What the task asks
Copy exactly the lines from the one containing "From the camera's" through the last line of the records, both included, and nothing more.

Excerpted data

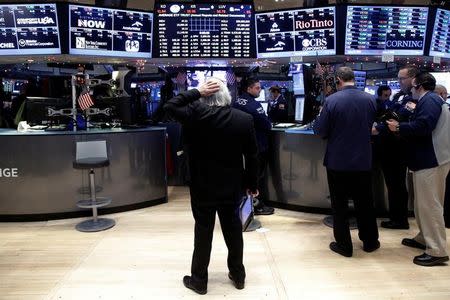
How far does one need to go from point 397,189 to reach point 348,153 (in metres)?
1.29

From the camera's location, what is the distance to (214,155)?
2.74m

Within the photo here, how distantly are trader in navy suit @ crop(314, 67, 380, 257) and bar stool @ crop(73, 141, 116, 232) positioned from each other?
250cm

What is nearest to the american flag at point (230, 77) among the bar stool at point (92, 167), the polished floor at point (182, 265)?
the bar stool at point (92, 167)

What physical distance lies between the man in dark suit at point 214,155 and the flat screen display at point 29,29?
3.06 metres

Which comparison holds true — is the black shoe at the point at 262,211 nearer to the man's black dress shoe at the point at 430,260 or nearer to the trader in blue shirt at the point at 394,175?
the trader in blue shirt at the point at 394,175

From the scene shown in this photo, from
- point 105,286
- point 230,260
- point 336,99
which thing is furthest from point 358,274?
point 105,286

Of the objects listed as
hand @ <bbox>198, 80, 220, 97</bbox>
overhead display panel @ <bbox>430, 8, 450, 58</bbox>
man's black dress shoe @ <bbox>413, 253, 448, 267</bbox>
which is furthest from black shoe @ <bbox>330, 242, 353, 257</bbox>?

The reply
From the camera's location, what is the distance to (214,155)?
2.74m

Within the photo here, how distantly are trader in navy suit @ crop(314, 67, 380, 257) and bar stool @ crop(73, 141, 116, 232) positioned from each other?
250cm

What is nearest to the american flag at point (230, 77) among the bar stool at point (92, 167), the polished floor at point (182, 265)?
the bar stool at point (92, 167)

What physical distance lies between the man in dark suit at point 214,155 and the flat screen display at point 29,29?
3.06 metres

Which comparison holds true — is the black shoe at the point at 262,211 nearer to the man's black dress shoe at the point at 430,260 or nearer to the trader in blue shirt at the point at 394,175?
the trader in blue shirt at the point at 394,175

From the scene shown in this photo, from
- point 105,286
- point 230,260
- point 336,99
which thing is furthest from point 358,274?
point 105,286

Of the objects listed as
hand @ <bbox>198, 80, 220, 97</bbox>
overhead display panel @ <bbox>430, 8, 450, 58</bbox>
man's black dress shoe @ <bbox>413, 253, 448, 267</bbox>
which is furthest from black shoe @ <bbox>330, 242, 353, 257</bbox>?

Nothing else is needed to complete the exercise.